RStudio and Big Data Assignment

Project Description:

The goal of this project is to perform data analysis using R. The techniques and

skills we have introduced in class will help you along the way.

Datasets: Dataframes flights, airlines in the nycflights13 package. Other

data can be integrated when needed.

In this project, you will need to read in the given dataset in RStudio and then

perform the following data analysis using R.

Part I. Reading in the dataset and basic analysis

Pat II. Visualizing relationships between pairs of variables

Part III. Manipulating/ joining/ transforming Data

Part IV. Summarizing data

For each of the above four topics, please design 5 interesting questions/tasks,

run R commands to get the answers or complete the tasks.

Sample Questions: Q1. What are the subjects of this dataset?

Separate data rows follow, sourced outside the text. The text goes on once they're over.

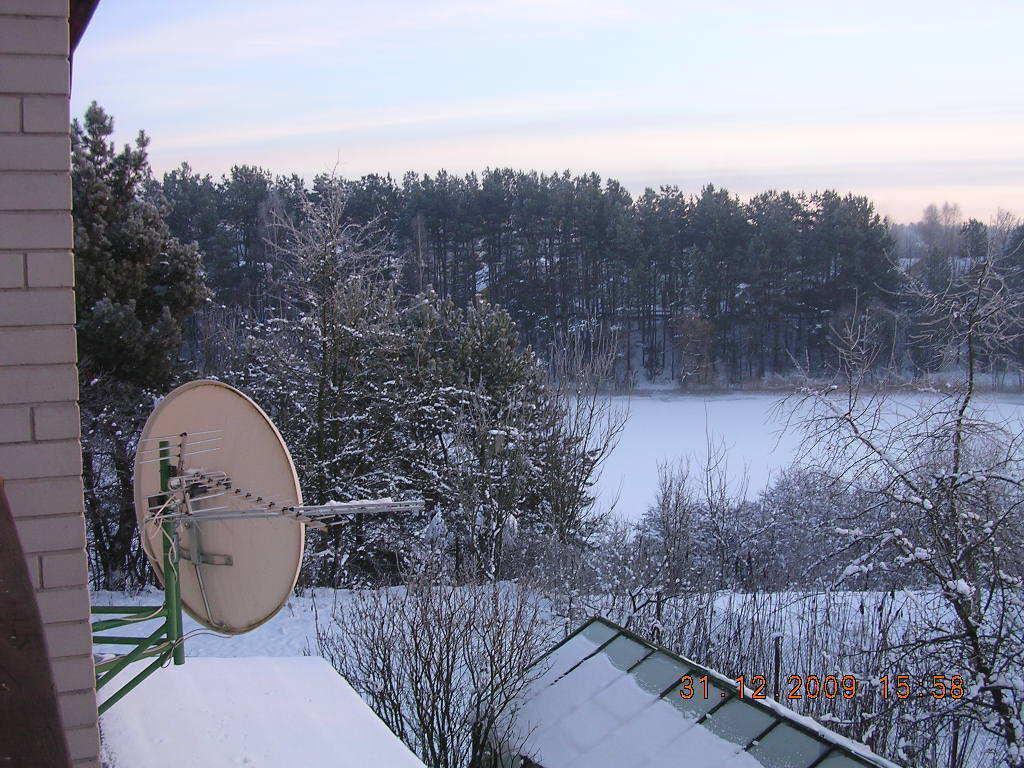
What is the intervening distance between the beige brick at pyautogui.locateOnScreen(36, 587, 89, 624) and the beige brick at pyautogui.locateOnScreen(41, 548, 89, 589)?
0.02 metres

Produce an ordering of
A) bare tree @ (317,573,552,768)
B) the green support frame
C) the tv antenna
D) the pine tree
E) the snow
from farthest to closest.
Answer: the snow
the pine tree
bare tree @ (317,573,552,768)
the tv antenna
the green support frame

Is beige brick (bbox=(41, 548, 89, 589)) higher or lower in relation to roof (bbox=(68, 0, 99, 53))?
lower

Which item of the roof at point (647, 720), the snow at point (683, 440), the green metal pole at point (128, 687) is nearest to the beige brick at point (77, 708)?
the green metal pole at point (128, 687)

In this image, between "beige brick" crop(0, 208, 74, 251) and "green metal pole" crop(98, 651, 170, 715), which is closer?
"beige brick" crop(0, 208, 74, 251)

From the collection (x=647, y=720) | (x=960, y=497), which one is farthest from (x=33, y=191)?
(x=960, y=497)

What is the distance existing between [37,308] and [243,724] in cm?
232

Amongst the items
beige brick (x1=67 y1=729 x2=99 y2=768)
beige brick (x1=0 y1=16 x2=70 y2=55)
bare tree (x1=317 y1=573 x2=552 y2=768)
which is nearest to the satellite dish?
beige brick (x1=67 y1=729 x2=99 y2=768)

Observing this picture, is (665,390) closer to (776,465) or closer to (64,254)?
(776,465)

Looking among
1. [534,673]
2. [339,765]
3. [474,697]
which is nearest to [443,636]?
[474,697]

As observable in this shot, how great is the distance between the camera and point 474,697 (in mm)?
8719

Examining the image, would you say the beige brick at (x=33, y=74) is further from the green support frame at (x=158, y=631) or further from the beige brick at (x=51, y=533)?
the green support frame at (x=158, y=631)

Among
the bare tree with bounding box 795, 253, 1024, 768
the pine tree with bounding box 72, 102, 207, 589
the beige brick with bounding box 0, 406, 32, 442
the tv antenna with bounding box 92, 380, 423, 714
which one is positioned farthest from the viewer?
the pine tree with bounding box 72, 102, 207, 589
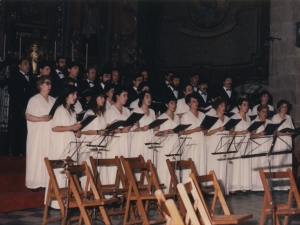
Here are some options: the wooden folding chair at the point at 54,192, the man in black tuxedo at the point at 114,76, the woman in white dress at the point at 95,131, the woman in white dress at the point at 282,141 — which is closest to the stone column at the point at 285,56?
the woman in white dress at the point at 282,141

Q2. How

many subjects are there? Q3. What type of variable is origin?Q4. What is

the most common origin? Q5. What is the minimum distance?

Sample Tasks: T1. Produce a table to summarize the origin variable. T2.

Produce a bar chart of the origin variable. T3. Calculate the mean and standard

deviation of the distance variable. T4. Produce a histogram of the distance

variable. T5. Visualize the relationship between arr_time and sched_arr_time

using scatterplot.

Project Report

The report should include but not limited to the following components.

1. Title and author(s).

2. Project Description:

-Give a brief introduction of the project goal.

-Describe the basic information of the dataset.

3. Data Analysis and Results:

-In this section, please document all the data

analysis in the following four parts. For each part, document the

following: specific questions/tasks; R commands you used to solve the

problems/tasks; answers/results to the questions/ Running results of the

commands (tables, figures, or values).

o Part I. Reading in the dataset and basic analysis

§ Question/Task…

§ Commands…

§ Results…

o Part II. Visualizing relationships between pairs of variables

§ Question/Task…

§ Commands…

§ Results…

o Part III. Manipulating/ joining/ transforming Data

§ Question/Task…

§ Commands…

§ Results…

o Part IV. Summarizing data

§ Question/Task…

§ Commands…

§ Results…